Bainbridge Islanders are known for their love and appreciation of the natural environment. But what inspires that passion, and how does it spread?
For BI kids, it starts from Day 1.
The BI School District recently approved five overnight field trips for classes from Mosaic, Odyssey and Ordway schools. Students will visit YMCA Camp Seymour in Gig Harbor, NatureBridge in Port Angeles and Soundview Camp in Longbranch to learn about ecology in the Pacific Northwest. “That’s a huge tradition on our island, and it’s always a great experience for our students,” school board president Mark Emerson said.
Washington state education standards require that all students, kindergarten through 12th grade, engage with the environment and sustainability in some capacity. The policy is a bit different than other state requirements—there is no test for proficiency, and no stipulation that it must occur at each grade level. Rather, it’s designed to support the “core curriculum” of science, humanities, mathematics, global education and career prep.
But not all kids in Washington grow up with nature readily accessible, and that is where BI’s legacy of outdoor education comes in. The BI school system emphasizes a strong connection to nature in its students, and several on-island and Kitsap-local programs offer outdoor learning for students statewide.
Magnolia Forest Preschool introduces students as young as 2 to outdoor learning. Magnolia has seven locations around the Peninsula, but the Bainbridge school is unique; it shares a campus with The Island School, a private elementary school with its own outdoor education curriculum, and has more permanent facilities than its sister programs in public parks.
Children “hike” to their outdoor classroom, where they spend the day climbing trees, working in a mud kitchen, reading in a library and sharing stories. They also enjoy large outdoor building blocks, a stage, a small garden, a climbing rope and instruction from a professional herbalist.
Students are largely autonomous, cofounder Brandyn Boyd said, because the whole philosophy of outdoor education is to center play — “the vehicle through which children learn everything.”
Boyd added: “In our classroom, there are three teachers: the first is the grownups, the second are [student’s] peers […] and the third teacher is the environment. The forest shows up for us every day and brings something new.”
Nature’s lessons for older students look similar. At IslandWood, an environmental education nonprofit adjacent to Blakely Elementary, kids between 4th and 6th grade have the opportunity to explore 250 acres of living classroom guided by graduate students with dual enrollment at Islandwood and the University of Washington. They go on hikes, check out ponds and streams, play games, build and create art, tackle challenges and learn to ask questions like a scientist. It may resemble summer camp, but it’s a formative learning experience, CEO Megan Karch said.
“Lots of children come to IslandWood who say, ‘I’ve never seen a mushroom or a woodpecker,’ or ‘I’ve never seen so much green,’” Karch said.

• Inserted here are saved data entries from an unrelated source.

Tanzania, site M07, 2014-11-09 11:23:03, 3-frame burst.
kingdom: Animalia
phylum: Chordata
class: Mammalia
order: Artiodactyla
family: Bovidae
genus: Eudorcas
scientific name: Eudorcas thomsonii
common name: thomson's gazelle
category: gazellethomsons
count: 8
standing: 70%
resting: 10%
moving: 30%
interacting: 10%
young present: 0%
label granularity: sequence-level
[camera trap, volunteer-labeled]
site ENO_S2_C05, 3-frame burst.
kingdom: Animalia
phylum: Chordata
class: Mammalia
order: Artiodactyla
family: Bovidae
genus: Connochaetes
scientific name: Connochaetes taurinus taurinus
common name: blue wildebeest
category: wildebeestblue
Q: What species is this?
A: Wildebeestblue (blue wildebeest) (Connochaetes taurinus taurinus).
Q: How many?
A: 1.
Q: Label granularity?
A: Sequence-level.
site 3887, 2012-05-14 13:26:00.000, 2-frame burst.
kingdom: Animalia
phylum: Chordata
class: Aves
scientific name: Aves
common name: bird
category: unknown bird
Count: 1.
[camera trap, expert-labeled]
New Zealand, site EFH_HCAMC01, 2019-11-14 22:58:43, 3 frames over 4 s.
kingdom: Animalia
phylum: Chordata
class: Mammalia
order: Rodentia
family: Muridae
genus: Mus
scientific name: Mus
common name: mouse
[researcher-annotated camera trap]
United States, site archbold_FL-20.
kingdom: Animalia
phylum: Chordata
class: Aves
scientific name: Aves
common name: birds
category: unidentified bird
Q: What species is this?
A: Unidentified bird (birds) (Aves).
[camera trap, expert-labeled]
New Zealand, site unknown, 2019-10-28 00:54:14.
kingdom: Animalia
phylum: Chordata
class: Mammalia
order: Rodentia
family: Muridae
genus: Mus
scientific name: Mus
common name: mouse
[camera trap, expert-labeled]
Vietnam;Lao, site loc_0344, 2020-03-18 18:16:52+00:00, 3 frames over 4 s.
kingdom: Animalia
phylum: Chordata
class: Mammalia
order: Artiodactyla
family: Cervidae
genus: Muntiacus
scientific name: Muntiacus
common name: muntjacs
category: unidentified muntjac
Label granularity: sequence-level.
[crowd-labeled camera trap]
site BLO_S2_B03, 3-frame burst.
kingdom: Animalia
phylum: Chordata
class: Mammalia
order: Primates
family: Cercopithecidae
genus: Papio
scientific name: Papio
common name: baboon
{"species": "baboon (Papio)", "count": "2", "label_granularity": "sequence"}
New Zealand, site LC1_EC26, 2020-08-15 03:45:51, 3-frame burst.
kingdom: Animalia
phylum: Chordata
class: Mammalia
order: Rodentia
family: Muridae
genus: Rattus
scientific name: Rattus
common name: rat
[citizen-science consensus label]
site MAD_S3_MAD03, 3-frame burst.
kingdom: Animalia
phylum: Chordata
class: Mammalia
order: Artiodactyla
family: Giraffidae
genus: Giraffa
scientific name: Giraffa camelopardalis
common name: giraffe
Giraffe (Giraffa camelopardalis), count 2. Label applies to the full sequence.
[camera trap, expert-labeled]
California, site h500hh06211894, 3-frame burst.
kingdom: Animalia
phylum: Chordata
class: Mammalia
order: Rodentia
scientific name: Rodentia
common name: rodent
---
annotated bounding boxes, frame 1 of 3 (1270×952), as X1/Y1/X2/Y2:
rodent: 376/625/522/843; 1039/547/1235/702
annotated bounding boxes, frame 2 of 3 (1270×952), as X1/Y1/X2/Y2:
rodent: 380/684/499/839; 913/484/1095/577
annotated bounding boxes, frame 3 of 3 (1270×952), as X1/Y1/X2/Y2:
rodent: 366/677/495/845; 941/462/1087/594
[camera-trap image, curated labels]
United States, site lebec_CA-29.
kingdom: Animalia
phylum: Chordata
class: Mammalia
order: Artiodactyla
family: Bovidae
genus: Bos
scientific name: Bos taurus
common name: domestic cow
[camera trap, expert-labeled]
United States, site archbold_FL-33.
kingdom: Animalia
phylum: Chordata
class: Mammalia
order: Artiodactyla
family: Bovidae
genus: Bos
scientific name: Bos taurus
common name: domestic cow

The vast majority of kids IslandWood serves come from off-island, Karch explained, mainly from schools in Seattle and the East Sound. Many students arrive with a rigid idea of what a scientist looks like — usually a white man in a lab coat with a beaker — but after they leave, that image has completely changed. “They start to think of themselves as scientists and as risk-takers,” Karch said. “Students leave with a sense of discovery, care, adventure and a desire to learn more.”
The IslandWood curriculum is intentionally open-ended. Educators arrive with their own goals and learning strategies for their class, but most of the inquiry that goes on is student-led. If aquatic invertebrates capture the class’s interest, for example, students are encouraged to investigate further — by putting the bug under a microscope, maybe, or finding out more about pond habitats.
It’s one thing to have a nice day in the woods, but a key element of outdoor education is stepping out of your comfort zone, Karch said. Classes engage in teambuilding ropes courses, climb IslandWood’s 120-foot canopy tower or paddle themselves to the middle of a large pond. “Some teachers say this brings out strengths in kids that they don’t see in the classroom,” said Karch. “When they lean into discomfort, there’s this sense of, ‘I did it.’”
A few IslandWood graduates return instructors through UW, but many carry their outdoor experiences with them far beyond education. Some become environmental educators themselves, or work in climate policy or become biologists. Nature speaks for itself, but it’s the teamwork at IslandWood that makes the biggest difference, Karch said. “For us to have solutions, we need to be able to work together,” she said.